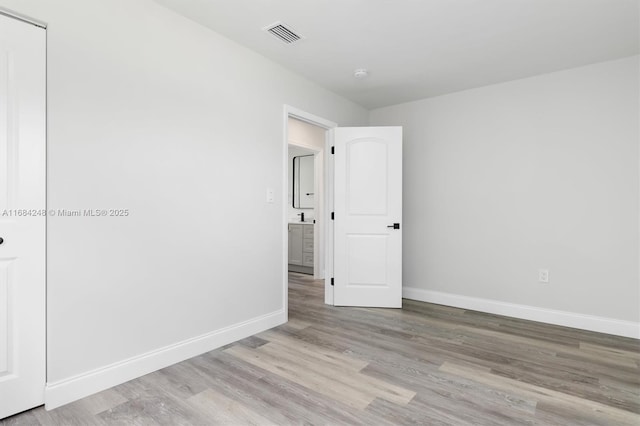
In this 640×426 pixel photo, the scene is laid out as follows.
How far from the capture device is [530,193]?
11.5ft

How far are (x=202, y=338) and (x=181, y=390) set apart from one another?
0.55 meters

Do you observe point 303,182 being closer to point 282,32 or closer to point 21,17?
point 282,32

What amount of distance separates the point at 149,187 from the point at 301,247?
3791 millimetres

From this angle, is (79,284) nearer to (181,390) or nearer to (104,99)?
(181,390)

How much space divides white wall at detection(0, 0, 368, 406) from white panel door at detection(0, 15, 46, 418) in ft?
0.18

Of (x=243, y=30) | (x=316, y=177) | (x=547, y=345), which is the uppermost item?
(x=243, y=30)

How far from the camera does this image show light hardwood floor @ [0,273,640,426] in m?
1.79

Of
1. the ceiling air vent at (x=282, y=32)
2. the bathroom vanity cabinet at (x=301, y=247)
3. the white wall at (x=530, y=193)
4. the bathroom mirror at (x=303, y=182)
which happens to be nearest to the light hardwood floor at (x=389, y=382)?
the white wall at (x=530, y=193)

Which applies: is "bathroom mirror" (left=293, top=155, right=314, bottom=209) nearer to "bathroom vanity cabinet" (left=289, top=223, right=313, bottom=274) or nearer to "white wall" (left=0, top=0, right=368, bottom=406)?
"bathroom vanity cabinet" (left=289, top=223, right=313, bottom=274)

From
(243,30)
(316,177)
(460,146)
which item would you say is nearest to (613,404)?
(460,146)

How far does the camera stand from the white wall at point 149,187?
1902 millimetres

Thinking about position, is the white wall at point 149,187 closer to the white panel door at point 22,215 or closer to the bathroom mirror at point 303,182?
the white panel door at point 22,215

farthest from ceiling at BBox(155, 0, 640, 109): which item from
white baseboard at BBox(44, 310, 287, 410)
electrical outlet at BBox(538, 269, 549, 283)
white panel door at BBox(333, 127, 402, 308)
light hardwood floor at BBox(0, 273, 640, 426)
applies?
light hardwood floor at BBox(0, 273, 640, 426)

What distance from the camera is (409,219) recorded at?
4.37 metres
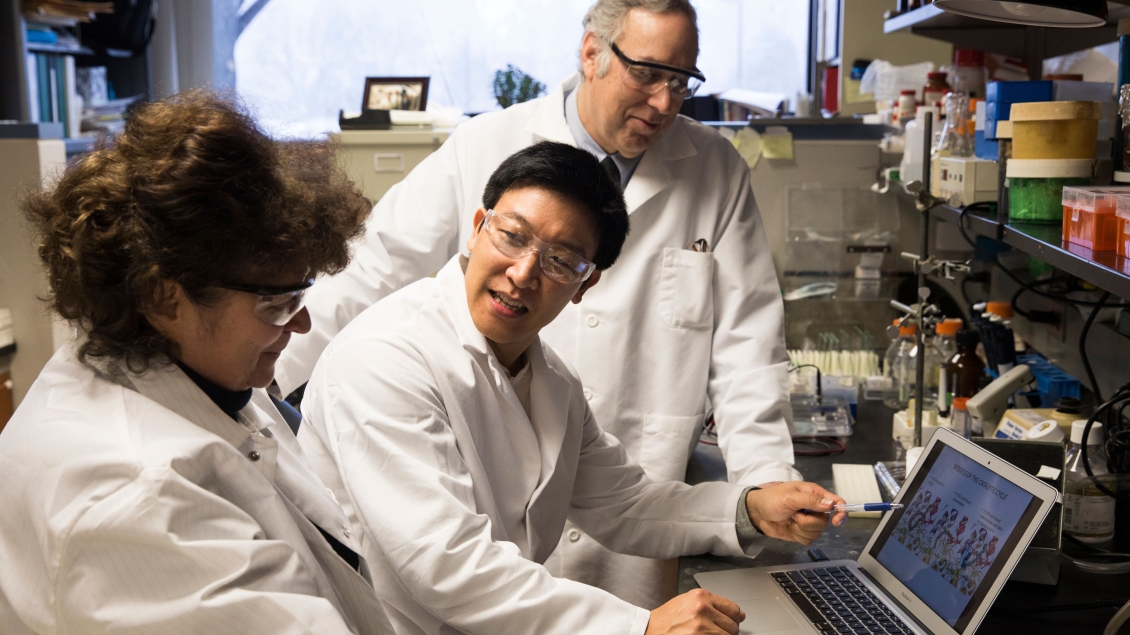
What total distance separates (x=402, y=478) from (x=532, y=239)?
0.39 metres

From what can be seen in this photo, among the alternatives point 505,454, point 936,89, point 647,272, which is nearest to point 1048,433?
point 647,272

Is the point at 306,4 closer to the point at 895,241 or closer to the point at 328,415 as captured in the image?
the point at 895,241

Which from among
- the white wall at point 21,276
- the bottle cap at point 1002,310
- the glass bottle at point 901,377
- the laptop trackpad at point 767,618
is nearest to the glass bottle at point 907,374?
the glass bottle at point 901,377

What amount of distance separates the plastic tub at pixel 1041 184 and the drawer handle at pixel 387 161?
6.33 feet

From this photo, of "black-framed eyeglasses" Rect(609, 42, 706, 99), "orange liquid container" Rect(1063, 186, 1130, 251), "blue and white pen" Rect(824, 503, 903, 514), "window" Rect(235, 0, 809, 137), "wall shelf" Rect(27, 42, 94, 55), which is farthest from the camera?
"window" Rect(235, 0, 809, 137)

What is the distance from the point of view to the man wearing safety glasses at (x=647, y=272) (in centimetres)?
177

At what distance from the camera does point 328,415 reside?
4.19 ft

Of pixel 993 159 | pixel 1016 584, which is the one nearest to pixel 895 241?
pixel 993 159

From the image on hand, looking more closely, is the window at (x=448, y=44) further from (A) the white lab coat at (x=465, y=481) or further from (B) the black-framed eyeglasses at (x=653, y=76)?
(A) the white lab coat at (x=465, y=481)

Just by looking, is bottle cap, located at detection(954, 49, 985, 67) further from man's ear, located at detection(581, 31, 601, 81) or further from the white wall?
the white wall

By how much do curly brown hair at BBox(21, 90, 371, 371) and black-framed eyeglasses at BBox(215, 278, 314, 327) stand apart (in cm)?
1

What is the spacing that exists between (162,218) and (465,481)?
55 cm

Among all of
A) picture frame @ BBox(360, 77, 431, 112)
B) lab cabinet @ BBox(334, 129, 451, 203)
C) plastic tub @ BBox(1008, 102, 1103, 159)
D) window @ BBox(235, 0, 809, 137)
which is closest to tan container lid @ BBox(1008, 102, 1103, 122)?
plastic tub @ BBox(1008, 102, 1103, 159)

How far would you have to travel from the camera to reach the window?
17.4 ft
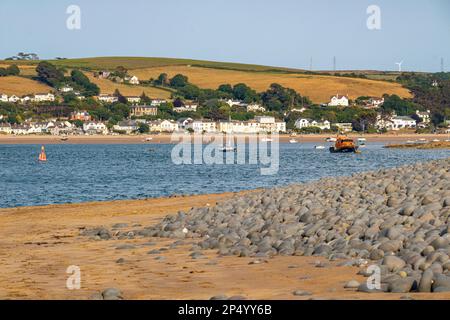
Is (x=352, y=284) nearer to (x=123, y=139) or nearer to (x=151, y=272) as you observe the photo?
(x=151, y=272)

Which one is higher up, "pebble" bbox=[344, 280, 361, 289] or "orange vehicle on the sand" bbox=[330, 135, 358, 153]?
"pebble" bbox=[344, 280, 361, 289]

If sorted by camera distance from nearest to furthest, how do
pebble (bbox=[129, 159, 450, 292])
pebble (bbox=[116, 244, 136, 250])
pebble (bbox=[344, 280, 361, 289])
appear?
1. pebble (bbox=[344, 280, 361, 289])
2. pebble (bbox=[129, 159, 450, 292])
3. pebble (bbox=[116, 244, 136, 250])

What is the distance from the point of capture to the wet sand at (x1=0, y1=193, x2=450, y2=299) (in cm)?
1458

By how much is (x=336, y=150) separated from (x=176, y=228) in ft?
296

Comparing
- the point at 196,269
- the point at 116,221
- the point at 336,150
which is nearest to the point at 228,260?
the point at 196,269

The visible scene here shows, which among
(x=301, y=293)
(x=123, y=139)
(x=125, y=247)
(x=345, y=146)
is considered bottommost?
(x=123, y=139)

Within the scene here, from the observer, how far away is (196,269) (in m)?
17.0


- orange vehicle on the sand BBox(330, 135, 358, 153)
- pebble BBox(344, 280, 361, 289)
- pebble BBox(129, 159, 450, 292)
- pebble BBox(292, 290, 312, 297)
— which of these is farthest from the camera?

========================

- WRITTEN TASK: Please rewrite the lines starting with the first one and going on through the line with "1902 millimetres", putting "wall mirror" wherever "bathroom mirror" appears and leaving everything else unchanged. Leave out the pictures.

- ANSWER IN FULL:
In this 640×426 pixel photo, the scene is laid out as follows.
How far from the capture device is [530,193]?
11.5ft

How far are (x=202, y=338) and (x=181, y=390) set apart from one another?
0.55 meters

Do you observe point 303,182 being closer to point 282,32 or closer to point 21,17?
point 282,32

What amount of distance separates the point at 149,187 from the point at 301,247?
3791 millimetres

From this angle, is (79,284) nearer to (181,390) or nearer to (104,99)?
(181,390)

How much space divides white wall at detection(0, 0, 368, 406) from white panel door at detection(0, 15, 46, 418) in ft?
0.18

Of (x=243, y=30) | (x=316, y=177) | (x=547, y=345), which is the uppermost item?
(x=243, y=30)

How far from the camera does this image show light hardwood floor @ [0,273,640,426] in m?
1.79

Of
1. the ceiling air vent at (x=282, y=32)
2. the bathroom vanity cabinet at (x=301, y=247)
3. the white wall at (x=530, y=193)
4. the wall mirror at (x=303, y=182)
which happens to be nearest to the light hardwood floor at (x=389, y=382)?
the white wall at (x=530, y=193)

Which applies: is "wall mirror" (left=293, top=155, right=314, bottom=209) nearer to "bathroom vanity cabinet" (left=289, top=223, right=313, bottom=274) or nearer to "white wall" (left=0, top=0, right=368, bottom=406)?
"bathroom vanity cabinet" (left=289, top=223, right=313, bottom=274)

From
(243,30)
(316,177)
(460,146)
which item would you say is nearest to (613,404)?
(460,146)

How far does the camera stand from the white wall at point 149,187?
1902 millimetres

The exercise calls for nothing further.